His owners could swear that last month it was the other front leg and they cannot
think of any way he might have injured himself playing. When they pick up the leg
to feel it, he cries sharply. He gets better for several weeks and then it starts
all over again. The vet has prescribed pain releivers for the bad days and has
told Oscar's owners that they must wait out this condition. Oscar has panosteitis.
Panosteitis, also referred to as "enostosis," "cosinophilic panosteitis," or simply
"panno," is an orthopedic disease of large breed pups generally 618 months
of age. The German Shepherd Dog is especially predisposed.
The disease stems from a proliferation of bone material inside the shafts of
the long bones of the legs. Any or all four legs can be affected. Sometimes the
lameness is accompanied by fever and general malaise and, after a flare-up, the
condition wanes only to recur a few weeks later in another leg. The diagnosis
is easy as bone proliferation shows up like a beacon on a radiograph but we still
do not know what causes this proliferation in the first place.

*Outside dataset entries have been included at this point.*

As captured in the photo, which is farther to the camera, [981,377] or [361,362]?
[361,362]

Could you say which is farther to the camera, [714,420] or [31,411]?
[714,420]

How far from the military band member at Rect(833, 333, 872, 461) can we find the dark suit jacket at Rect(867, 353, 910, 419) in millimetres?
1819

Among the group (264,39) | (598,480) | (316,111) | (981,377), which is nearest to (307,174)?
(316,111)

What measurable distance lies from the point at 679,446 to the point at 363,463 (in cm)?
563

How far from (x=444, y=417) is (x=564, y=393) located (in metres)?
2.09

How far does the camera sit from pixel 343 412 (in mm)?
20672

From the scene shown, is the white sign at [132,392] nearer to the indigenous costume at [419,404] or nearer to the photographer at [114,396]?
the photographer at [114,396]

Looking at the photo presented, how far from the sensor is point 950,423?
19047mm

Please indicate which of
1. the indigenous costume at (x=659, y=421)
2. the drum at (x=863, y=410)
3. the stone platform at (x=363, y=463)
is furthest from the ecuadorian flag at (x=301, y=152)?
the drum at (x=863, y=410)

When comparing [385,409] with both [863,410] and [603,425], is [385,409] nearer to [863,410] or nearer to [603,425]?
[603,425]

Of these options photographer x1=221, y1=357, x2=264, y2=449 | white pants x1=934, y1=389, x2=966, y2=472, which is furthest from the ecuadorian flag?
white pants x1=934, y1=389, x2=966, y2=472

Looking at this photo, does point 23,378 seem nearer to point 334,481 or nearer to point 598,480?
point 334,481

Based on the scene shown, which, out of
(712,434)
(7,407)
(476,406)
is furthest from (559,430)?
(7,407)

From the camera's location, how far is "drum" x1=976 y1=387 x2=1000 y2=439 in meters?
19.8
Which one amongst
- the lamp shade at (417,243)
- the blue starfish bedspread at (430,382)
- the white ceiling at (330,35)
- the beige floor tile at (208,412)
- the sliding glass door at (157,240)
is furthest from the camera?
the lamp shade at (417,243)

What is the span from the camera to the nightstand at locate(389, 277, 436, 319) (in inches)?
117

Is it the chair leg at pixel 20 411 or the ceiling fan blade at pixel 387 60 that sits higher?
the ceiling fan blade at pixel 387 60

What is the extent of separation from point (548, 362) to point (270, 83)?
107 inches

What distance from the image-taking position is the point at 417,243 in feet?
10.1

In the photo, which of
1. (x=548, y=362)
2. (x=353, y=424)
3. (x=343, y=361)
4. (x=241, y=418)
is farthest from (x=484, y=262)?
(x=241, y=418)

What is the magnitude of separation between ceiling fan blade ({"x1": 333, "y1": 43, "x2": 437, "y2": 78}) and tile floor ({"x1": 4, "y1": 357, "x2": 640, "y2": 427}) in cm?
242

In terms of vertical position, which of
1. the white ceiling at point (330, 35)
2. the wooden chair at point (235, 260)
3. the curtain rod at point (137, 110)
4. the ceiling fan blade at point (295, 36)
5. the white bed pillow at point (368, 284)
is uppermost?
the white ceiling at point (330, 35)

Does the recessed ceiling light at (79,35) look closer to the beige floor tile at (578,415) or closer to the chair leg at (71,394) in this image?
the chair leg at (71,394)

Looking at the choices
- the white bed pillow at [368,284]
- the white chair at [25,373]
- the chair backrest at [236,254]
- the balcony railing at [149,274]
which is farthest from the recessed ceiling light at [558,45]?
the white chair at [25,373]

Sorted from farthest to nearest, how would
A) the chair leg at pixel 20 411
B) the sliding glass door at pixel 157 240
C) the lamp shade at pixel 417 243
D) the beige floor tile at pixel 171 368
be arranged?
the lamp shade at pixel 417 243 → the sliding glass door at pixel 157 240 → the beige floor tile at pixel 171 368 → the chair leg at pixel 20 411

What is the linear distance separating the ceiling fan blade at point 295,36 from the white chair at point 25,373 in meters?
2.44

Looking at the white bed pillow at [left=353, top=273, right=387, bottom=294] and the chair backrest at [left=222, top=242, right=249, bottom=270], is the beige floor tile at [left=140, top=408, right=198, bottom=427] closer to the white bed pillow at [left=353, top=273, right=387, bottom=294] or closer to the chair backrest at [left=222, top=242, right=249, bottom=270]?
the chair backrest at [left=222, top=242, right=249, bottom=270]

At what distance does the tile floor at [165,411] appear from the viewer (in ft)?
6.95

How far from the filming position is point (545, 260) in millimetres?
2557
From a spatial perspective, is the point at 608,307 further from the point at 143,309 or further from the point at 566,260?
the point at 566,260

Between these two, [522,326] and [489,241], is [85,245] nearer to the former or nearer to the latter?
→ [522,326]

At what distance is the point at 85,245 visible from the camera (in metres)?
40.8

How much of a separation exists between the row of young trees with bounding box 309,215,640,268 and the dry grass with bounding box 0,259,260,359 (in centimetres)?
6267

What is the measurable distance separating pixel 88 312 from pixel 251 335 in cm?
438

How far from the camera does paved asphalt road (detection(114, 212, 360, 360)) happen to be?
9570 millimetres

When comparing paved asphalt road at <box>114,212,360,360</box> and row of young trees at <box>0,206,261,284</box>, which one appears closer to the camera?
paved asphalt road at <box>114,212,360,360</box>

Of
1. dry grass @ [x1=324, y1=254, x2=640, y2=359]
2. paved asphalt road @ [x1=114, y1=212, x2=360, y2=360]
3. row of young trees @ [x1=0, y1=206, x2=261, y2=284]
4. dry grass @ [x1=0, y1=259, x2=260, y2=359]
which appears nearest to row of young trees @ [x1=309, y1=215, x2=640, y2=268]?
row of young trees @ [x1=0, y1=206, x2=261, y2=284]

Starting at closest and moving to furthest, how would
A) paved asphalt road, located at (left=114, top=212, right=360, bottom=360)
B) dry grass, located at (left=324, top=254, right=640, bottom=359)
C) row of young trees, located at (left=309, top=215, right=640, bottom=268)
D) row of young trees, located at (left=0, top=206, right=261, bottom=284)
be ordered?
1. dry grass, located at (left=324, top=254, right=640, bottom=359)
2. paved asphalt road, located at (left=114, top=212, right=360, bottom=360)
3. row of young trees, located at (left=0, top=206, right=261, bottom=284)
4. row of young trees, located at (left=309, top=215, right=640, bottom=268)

In 1960, a study was published in which bone marrow from dogs with panosteitis was injected
into bone marrow cavities of healthy dogs. The healthy dogs came down with
panosteitis within three weeks. This was strong evidence for an infectious
agent yet no bacteria have been cultured from lesions either in that study or since.
A virus would explain the ability to transmit the disease, the fact that some
dogs seem to get feverish with the disease, and the lack of other obvious
infectious agents, but it would not explain why small breed dogs are virtually
untouched by the disease. No virus has successfully been isolated from any dog
with panosteitis but the theory of viral infection is still very much alive
among researchers studying this condition.
The good news with panosteitis is that it is a disease of adolescence. By the
time patients like Oscar are two years old, the condition has almost always run its course.
There is no specific treatment other than medication to relieve pain and waiting for
adulthood to alleviate the condition.